Green peas has been gathered every day this year in Dr. Archer’s garden at Santa Rita,
Los Angeles county.—Nevada Transcript.
What of that? We have had macaroni and cheese every Sunday for the last two years, Winter
and Summer, and we are getting tired of that dish as well as of those greenpeas items.
FRIDAY, APRIL 13, 1877
THE HOODOO.
This instrument is again receiving the attention of Nevada county gold hunters. It is a simple
instrument, to all appearances, and finds gold, copper or silver. The hoodoo is made by tying two
parallel whalebones together at one end of the two. On that tied end a ball of mysteriousness,
covered with chamois skin, is placed. The untiled ends are then taken in each hand and the hoodoo
thus becomes spread apart, and like unto a forked stick. When spread apart the hoodoo somewhat
resembles this figure: oO
/\
The way to operate it is to hold one prong in each hand, palms up, and the little fingers on the
inside. The ball of leather and mystery must point toward the zenith. Thus fixed with the hoodoo
the gold hunter walks around, and awaits the action of the hoodoo. When the operator comes over a
place where the metal lies hid the ball turns down and no power can prevent its turning. It is a dead
sure indicator, as is claimed, of the place where the metal is hidden.

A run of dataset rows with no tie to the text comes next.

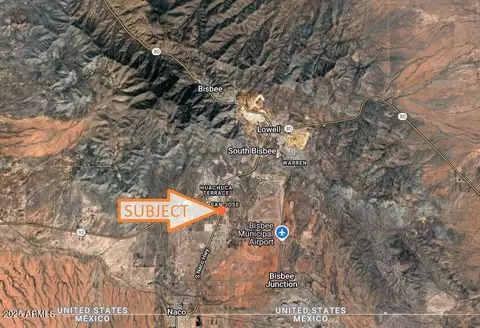 1702 S Naco Hwy #-, Bisbee, AZ 85603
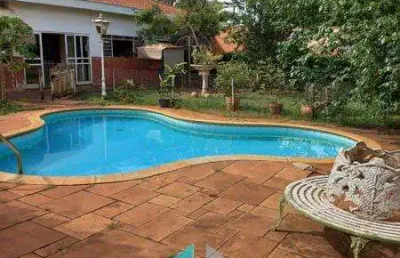 Casa em condomínio para venda em araraquara, jardim primavera, 7 dormitórios, 7 banheiros, 6 vagas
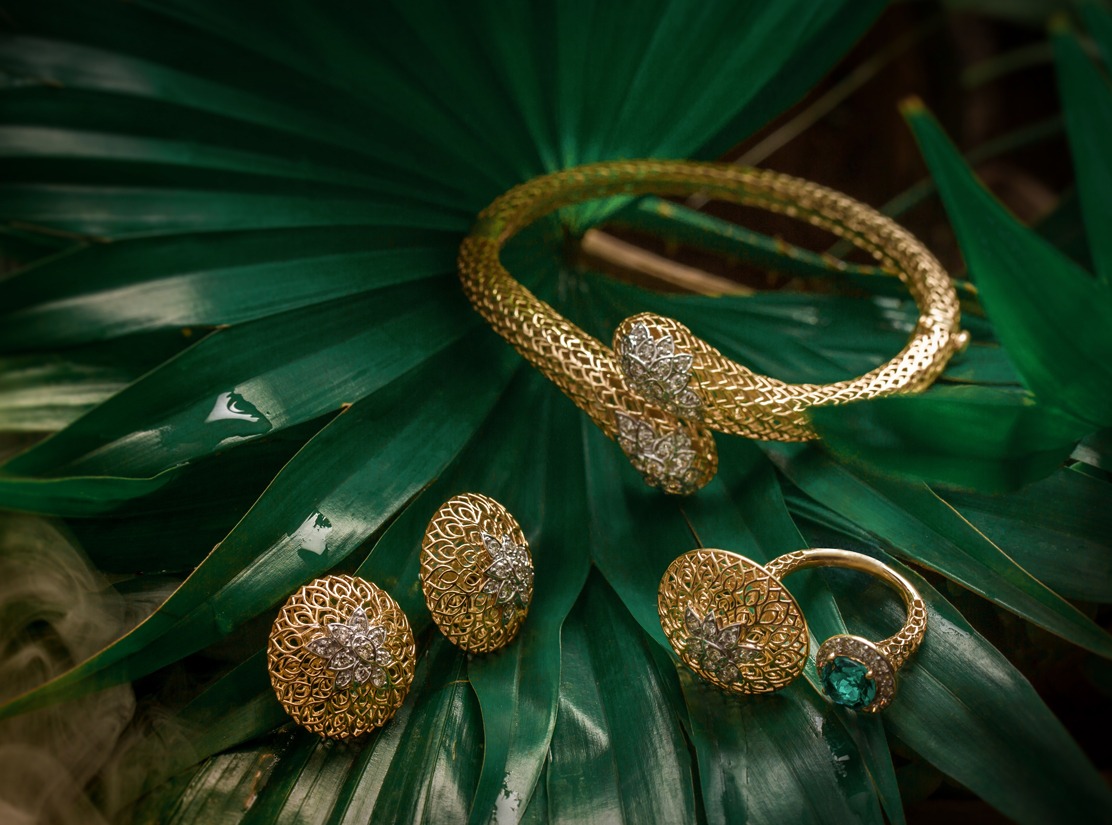 5 Ways Nature has Inspired our Jewellery - The Caratlane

It may be so. There more things in heaven and earth than was dreamt of in Horatio’s
philosophy, and we never had so many dreamings in that direction as had Horatio. We fear however
that the hoodoo can be used for very bad purposes. Armed with it a garroter can tell in advance
whether a coming man has coin in his pockets and whether it is worth while to tackle him. The
burglar has only to know how to use the instrument to ascertain whether a crib is worth cracking or
whether it is better to break into the next house.
There is also danger in the thing. A man with one of them in his hand, in passing along by
the Idaho mine’s office, on melting day, would be jerked right through the wall of the house by the
hoodoo, and would be hurt by the splinters.
We don’t know what to think—the thing may find untold wealth, and yet it furnishes the
dangerous classes with a means of finding where our twenty dollar pieces are kept. Every Assessor of
taxes should have “one of them things” and be safe in swearing to a false return in that particular.